* **WHAT THIS TASK INVOLVES**
Could you copy out, character for character, the part of the data that opens with the line containing "this 1344×896 image." and closes with the line containing "broken window [688, 432, 731, 491]", including both of those lines?

* **GIVEN ENTRIES**

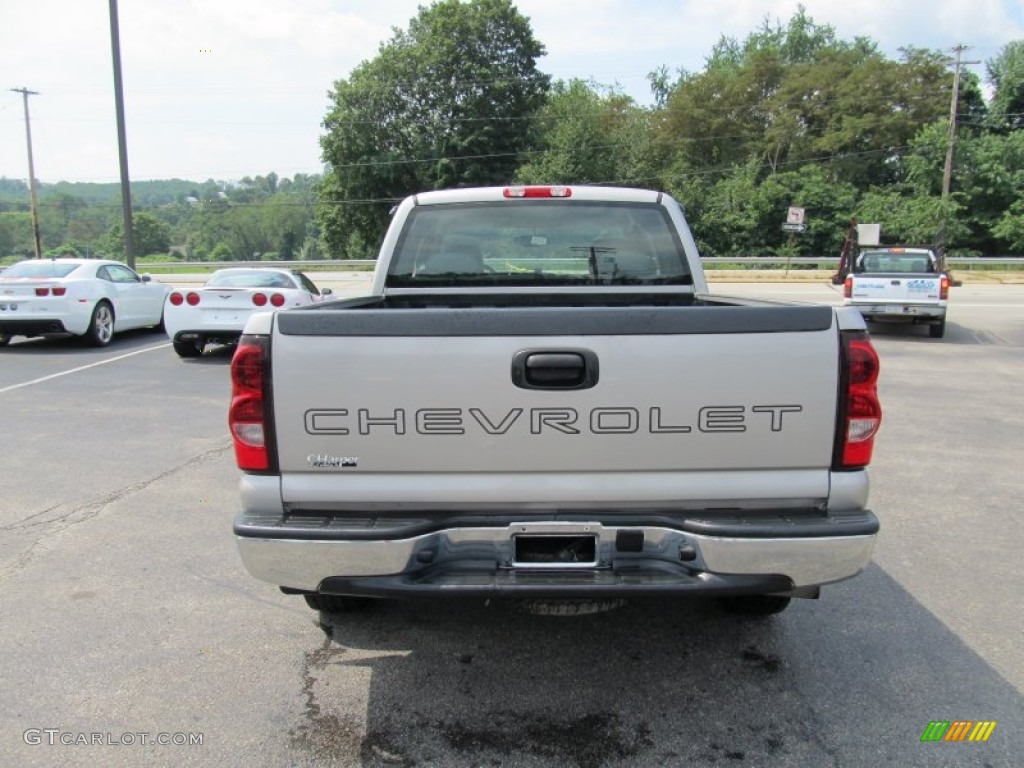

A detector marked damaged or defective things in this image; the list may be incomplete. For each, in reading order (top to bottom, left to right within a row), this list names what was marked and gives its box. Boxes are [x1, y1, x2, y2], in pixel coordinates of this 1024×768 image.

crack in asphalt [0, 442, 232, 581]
---
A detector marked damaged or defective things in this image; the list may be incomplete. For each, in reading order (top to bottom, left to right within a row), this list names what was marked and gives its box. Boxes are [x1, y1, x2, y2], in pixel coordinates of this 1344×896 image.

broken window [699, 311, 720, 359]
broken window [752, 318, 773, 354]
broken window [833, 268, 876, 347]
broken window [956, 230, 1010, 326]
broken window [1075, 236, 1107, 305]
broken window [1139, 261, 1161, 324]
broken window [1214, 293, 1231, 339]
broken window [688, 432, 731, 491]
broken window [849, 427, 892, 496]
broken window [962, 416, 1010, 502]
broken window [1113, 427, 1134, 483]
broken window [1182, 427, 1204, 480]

* **RESULT FOR THIS TASK**
A detector marked damaged or defective things in this image; the list may be incomplete. For each, in reading order (top to bottom, left to right within a row), this list names what was marked and gives its box. Boxes are [x1, y1, x2, y2], in pixel coordinates of this 1344×896 image.

broken window [699, 311, 720, 359]
broken window [752, 318, 773, 354]
broken window [833, 268, 876, 347]
broken window [956, 230, 1010, 326]
broken window [1075, 236, 1107, 305]
broken window [1139, 261, 1161, 324]
broken window [1214, 293, 1231, 339]
broken window [688, 432, 731, 491]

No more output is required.